Seminars will take place on **Wednesdays at 1pm British Summer Time**
(**12 noon GMT/UTC**), starting on 24th June. The schedule so
far:

- 24th June -
**Igor Dolinka** (Novi Sad) - *The prefix membership problem for one-relator groups, and its semigroup-theoretical cousins*
(abstract)
(hide abstract)
**Abstract.**
In early 1930s, Wilhelm Magnus proved his famous and celebrated result that the word problem is decidable for all one-relator
groups: given two group words \( u,v \) over the alphabet \( X \), there is an algorithm deciding whether \( u \) and \( v \) represent the
same element of the group given by a presentation of the form \( \langle X \mid w=1 \rangle \). This result is based on another important theorem
proved earlier by Magnus, the *Freiheitssatz*, which, roughly speaking, locates many free subgroups in one-relator groups.
Later on, this inspired investigations of the word problem for other algebraic structures defined by a single relation. For example,
in the 1960s Shirshov proved that the word problem is decidable for all one-relator Lie algebras. Surprisingly, the problem whether
the word problem is decidable for all one-relator monoids is still open (although several important cases have been resolved by
Adjan in 1966, and Adyan and Oganessyan in 1987).

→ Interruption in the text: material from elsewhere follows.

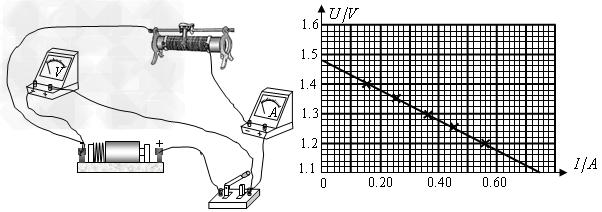 在探究并联电路的特点实验中,某小组同学用电源、电键、若干已知阻值的电阻、几个电压表和电流表、若干根导线进行实验。先通过实验得到并联电路各支路两端电压相等的规律,然后按图(a)所示的电路图连接电路继续实验。试接触后,发现表A的表盘如图(b)所示,发生这一现象的原因是。修正后,重新进行实验,并将实验数据记录在下表中。(1)分析比较实验序号中干路中电流与支路1、支路2中电流的数量关系,可得出的初步结论是:在并联电路中,干路电流等于各支路电流之和。(2)分析比较实验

An important intermediate class of algebraic structures lying between groups and monoids are that of inverse monoids. In 2001
Ivanov, Margolis and Meakin highlighted the importance of investigating one-relator inverse monoids by showing that the (conjectured)
decidability of the word problem for one-relator *special* inverse monoids (the ones defined by a relation of the form \( w=1 \))
would imply a positive solution of the word problem for all one-relator monoids. They also showed that, under a condition that is
very familiar within the inverse semigroup theory realm, in the *\( E \)-unitary case*, solving the word problem for the inverse
monoid \( M \) given by the presentation \( \langle X \mid w=1 \rangle \) is equivalent to solving the *prefix membership problem* for the group \( G \)
given by the same presentation. This problem asks whether there exists an algorithm deciding whether a given word \( u \) represents
an element of the submonoid \( P_w \) of \( G \) generated by all prefixes of the relator word \( w \).

In this talk I will present several recent results, obtained in collaboration with Robert D. Gray (UEA Norwich), pertaining to the
prefix membership problem for a class of one-relator groups -- and thus having implications for the word problem for special
one-relator inverse monoids. These results will be formulated in terms of the classical constructions in combinatorial group theory:
amalgamated free products and HNN-extensions.

- 1st July -
**Stuart Margolis** (Bar Ilan)
- 8th July -
**Yingying Feng** (Foshan) - *Min network of congruences on an inverse semigroup*
(abstract)
(hide abstract)
**Abstract.** A congruence on an inverse semigroup S is determined uniquely by its kernel
and trace. Denoting by \( \rho_k \) and \( \rho_t \) the least congruence on S
having the same kernel and the same trace as \( \rho \), respectively, and
denoting by \( \omega \) the universal congruence on S, we consider the sequence
\( \omega, \omega_k, \omega_t, (\omega_k)_t, (\omega_t)_k, \cdots \)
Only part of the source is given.